Git supports registering custom diff tools for specific file types [1]
Wouldn't the obvious solution then be to take the tool they already use for redlining (e.g. Word's compare function) and integrate it into a git workflow?
I saw this project on a recent hackernews comment and I had seen some comments there about how it does / can work decently with git features iirc (https://news.ycombinator.com/item?id=46265811)
I am interested to hear what your thoughts on recutils are and if perhaps we can have microsoft word/similar to git+recutils like workflow maybe
I thought about it and a tar/zipped git folder which can contain images/other content too which can be referenced with recutils instead of openxml/word document to me does feel an interesting idea
I am not sure but I think that openxml directly embeds data like pictures which can defnitely make it hard for git software to work perhaps but basically I am interested what you think about this/any feedback
You don't seem to be aware of any of the work I'm doing on CSTML (built to replace HTML and XML, and yes, built to be useful for legal documents (even though IANAL)). If you're interested in collaborating to go after the law market, let's talk! You're trying to sneak in a side door. I'm planning to smash down the main gates, the ones you say are impregnable. My investigation says they're not unbreakable, but instead strong and brittle. Many attacks will bounce off, yes, but brittleness means that these are defenses that will shatter before they bend.
Within the last ten years I have worked with lawyers and legal secretaries who were still using WordPerfect. I have to say that I was surprised to learn this.
Yes, exactly. A successor could theoretically replace Word, but first it needs to replicate all of its existing functionality.
For a competitor to supplant Word, it would need to:
- Be fully backwards compatible with .docx. Lawyers will inevitably receive .docx files from counterparties that they need to review, redline, and mark up. The new processor has to handle everything Word does flawlessly. (As an engineer who has spent considerable time building a high-quality docx comparison engine, I can tell you this is tremendously difficult.)

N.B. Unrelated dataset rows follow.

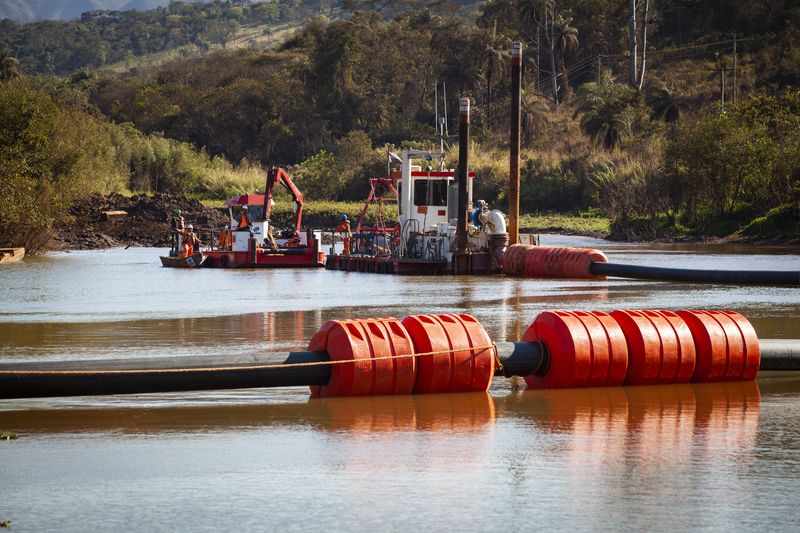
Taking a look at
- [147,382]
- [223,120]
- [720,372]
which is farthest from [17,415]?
[223,120]

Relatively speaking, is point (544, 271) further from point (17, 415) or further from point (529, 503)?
point (529, 503)

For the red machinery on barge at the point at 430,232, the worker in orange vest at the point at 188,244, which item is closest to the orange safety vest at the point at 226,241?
the worker in orange vest at the point at 188,244

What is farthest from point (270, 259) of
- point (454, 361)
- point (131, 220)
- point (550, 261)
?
point (454, 361)

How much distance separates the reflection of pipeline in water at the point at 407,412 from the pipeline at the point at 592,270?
1453 centimetres

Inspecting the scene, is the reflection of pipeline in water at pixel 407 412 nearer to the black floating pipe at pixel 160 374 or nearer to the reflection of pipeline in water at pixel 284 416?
the reflection of pipeline in water at pixel 284 416

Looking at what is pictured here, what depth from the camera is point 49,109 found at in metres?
55.6

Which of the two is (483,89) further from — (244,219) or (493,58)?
(244,219)

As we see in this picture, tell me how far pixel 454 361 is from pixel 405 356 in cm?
54

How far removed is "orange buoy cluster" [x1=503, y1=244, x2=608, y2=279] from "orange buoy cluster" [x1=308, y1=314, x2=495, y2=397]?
66.1 ft

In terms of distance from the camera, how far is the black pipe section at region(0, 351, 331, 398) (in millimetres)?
11328

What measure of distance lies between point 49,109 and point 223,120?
53481mm

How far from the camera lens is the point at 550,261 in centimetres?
3344

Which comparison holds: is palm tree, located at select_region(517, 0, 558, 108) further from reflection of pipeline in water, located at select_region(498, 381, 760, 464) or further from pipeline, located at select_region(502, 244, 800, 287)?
reflection of pipeline in water, located at select_region(498, 381, 760, 464)

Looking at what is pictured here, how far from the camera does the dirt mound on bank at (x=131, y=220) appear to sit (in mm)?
65000
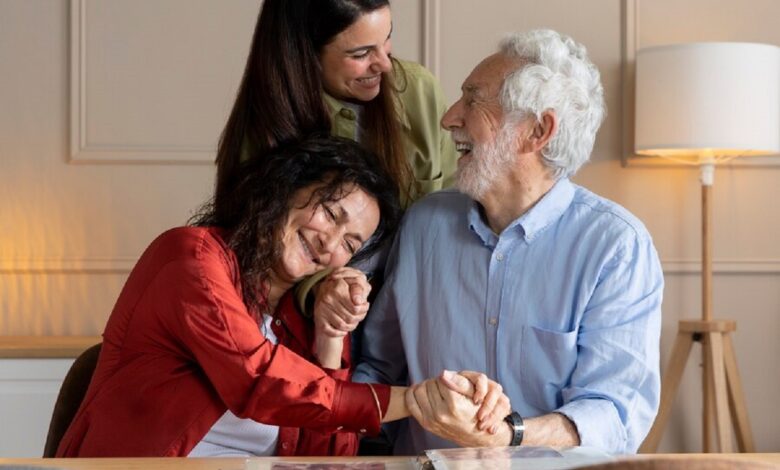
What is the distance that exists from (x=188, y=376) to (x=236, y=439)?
0.50ft

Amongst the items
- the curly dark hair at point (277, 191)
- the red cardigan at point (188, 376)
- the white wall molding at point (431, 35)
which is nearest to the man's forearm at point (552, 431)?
the red cardigan at point (188, 376)

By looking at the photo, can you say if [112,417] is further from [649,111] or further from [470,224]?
[649,111]

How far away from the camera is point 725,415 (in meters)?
3.78

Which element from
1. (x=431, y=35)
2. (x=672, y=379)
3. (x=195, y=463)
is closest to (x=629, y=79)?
(x=431, y=35)

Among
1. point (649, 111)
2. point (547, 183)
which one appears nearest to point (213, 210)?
Result: point (547, 183)

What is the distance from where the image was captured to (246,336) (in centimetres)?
171

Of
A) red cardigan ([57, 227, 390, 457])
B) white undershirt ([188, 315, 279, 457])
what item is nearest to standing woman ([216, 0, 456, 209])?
red cardigan ([57, 227, 390, 457])

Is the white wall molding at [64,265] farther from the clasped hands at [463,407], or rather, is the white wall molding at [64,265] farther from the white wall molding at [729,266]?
the clasped hands at [463,407]

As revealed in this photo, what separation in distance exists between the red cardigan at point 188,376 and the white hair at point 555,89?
1.96ft

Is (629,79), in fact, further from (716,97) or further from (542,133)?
(542,133)

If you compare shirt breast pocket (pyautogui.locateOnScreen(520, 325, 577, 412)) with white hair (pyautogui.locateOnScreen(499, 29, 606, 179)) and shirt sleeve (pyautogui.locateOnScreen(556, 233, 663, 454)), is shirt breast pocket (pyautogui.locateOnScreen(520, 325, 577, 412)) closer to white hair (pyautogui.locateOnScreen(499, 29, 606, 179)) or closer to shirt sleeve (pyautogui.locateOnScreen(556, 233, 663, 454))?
shirt sleeve (pyautogui.locateOnScreen(556, 233, 663, 454))

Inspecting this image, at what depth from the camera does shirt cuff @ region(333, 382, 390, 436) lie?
5.50ft

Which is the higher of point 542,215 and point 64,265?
point 542,215

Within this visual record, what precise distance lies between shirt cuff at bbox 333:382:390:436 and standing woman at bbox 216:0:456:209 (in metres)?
0.59
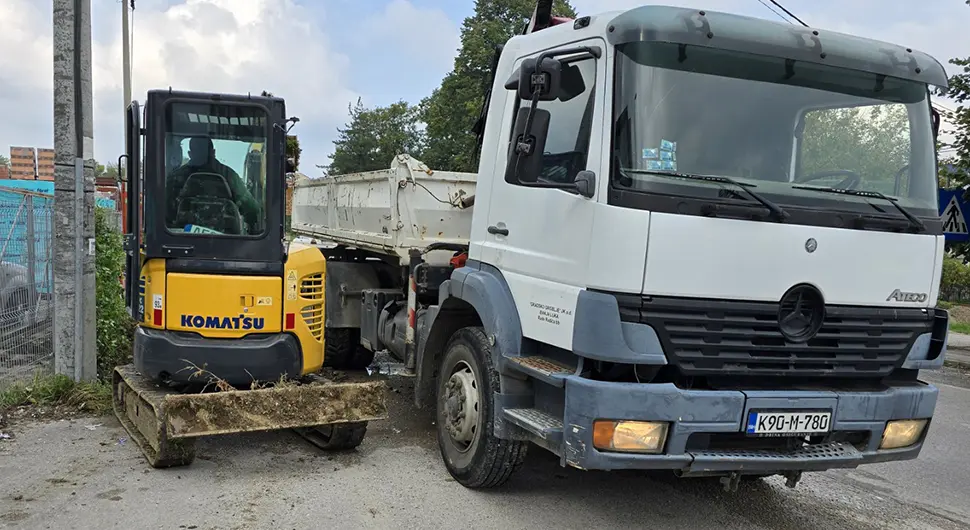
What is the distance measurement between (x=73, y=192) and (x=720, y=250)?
19.6 ft

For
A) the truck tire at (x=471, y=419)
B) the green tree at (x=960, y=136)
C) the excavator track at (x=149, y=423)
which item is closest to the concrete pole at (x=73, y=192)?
the excavator track at (x=149, y=423)

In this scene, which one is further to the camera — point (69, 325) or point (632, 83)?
point (69, 325)

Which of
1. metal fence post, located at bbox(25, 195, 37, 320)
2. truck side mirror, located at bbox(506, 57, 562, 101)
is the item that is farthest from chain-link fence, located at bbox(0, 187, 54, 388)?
truck side mirror, located at bbox(506, 57, 562, 101)

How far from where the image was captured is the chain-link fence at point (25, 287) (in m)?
7.69

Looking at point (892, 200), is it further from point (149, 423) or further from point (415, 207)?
point (149, 423)

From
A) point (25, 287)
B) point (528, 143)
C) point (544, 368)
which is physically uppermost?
point (528, 143)

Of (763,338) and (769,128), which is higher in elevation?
(769,128)

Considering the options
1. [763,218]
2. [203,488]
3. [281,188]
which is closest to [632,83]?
[763,218]

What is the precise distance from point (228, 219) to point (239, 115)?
0.77 m

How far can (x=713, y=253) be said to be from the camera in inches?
155

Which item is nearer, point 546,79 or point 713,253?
point 713,253

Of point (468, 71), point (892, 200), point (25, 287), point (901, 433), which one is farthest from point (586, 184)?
point (468, 71)

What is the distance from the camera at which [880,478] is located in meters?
5.93

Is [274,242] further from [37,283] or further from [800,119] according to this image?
[37,283]
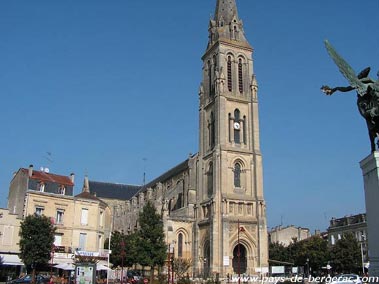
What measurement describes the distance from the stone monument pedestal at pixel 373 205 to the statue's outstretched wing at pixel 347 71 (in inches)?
79.1

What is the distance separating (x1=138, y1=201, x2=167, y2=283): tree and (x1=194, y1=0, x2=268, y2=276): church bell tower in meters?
8.84

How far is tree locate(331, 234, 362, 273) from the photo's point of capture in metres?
50.9

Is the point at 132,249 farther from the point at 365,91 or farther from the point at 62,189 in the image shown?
the point at 365,91

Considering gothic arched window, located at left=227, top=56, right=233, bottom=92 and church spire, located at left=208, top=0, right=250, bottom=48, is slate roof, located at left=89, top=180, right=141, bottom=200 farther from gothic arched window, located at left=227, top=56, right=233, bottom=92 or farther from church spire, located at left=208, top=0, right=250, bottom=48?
gothic arched window, located at left=227, top=56, right=233, bottom=92

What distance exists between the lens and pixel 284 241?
80.9 meters

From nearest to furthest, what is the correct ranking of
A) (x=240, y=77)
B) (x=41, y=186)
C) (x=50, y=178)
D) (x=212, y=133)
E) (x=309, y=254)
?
(x=41, y=186) < (x=50, y=178) < (x=212, y=133) < (x=240, y=77) < (x=309, y=254)

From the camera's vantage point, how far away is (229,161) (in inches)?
1917

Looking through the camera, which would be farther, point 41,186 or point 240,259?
point 240,259

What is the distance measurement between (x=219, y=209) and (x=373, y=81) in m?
35.1

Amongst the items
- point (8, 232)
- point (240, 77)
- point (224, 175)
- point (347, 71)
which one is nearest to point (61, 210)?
point (8, 232)

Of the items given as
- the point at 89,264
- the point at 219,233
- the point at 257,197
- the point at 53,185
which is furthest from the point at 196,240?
the point at 89,264

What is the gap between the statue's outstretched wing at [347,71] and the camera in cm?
1227

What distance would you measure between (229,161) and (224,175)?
196 cm

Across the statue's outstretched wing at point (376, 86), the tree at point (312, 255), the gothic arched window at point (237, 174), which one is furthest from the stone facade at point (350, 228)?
the statue's outstretched wing at point (376, 86)
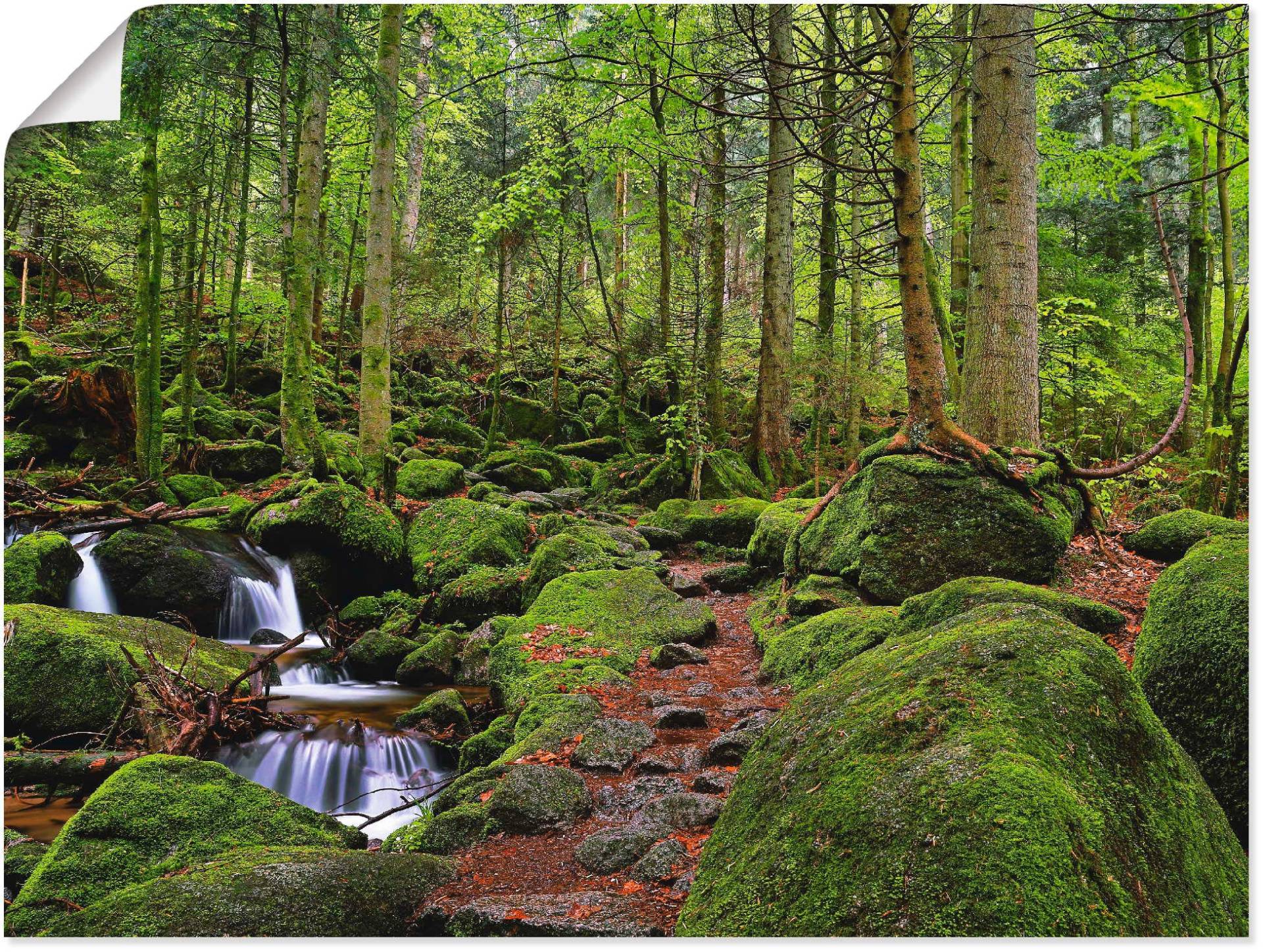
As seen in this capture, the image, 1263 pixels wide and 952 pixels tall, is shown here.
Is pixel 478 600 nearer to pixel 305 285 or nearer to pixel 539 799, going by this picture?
pixel 539 799

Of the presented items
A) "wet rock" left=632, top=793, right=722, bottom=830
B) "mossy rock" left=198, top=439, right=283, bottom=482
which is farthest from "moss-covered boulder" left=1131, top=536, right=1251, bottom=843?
"mossy rock" left=198, top=439, right=283, bottom=482

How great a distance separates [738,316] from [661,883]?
1079cm

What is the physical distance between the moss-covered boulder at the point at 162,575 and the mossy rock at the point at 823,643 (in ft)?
17.5

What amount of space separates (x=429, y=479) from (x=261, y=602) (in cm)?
383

- If it introduces a new file format, support seamless comparison and conversion between that format and .docx. Not technically impossible, but also tremendously difficult with marginal upside.
- Defeat the Microsoft Office bundle in the market — meaning it either offers enough advantage that organizations pay for both, or it replaces Excel, PowerPoint, and Outlook too.
Given the enormous challenge of building a viable Word competitor and the marginal room for improvement that Microsoft has left on the table, I think it's very unlikely that a competitor will threaten its market position.
For certain legal use cases SaaS is still a non-starter due to security concerns so this hypothetical MS Word competitor would also need a native local application option. I don't think Google is interested in that market.
HTML can represent a docx file in a web application but it can never replace docx. Docx files are a protocol for sharing documents between lawyers. I go into more detail on that in the "Docx is a protocol, not a filetype" portion of the essay.
Version control + binary file support is of limited utility for lawyers. They need to see what's changed from version to version, including formatting changes. This is why we spent years building out the document processing technology needed build version control for Microsoft Word.
I write a lot more about it in an earlier essay, "On Building Git for Lawyers."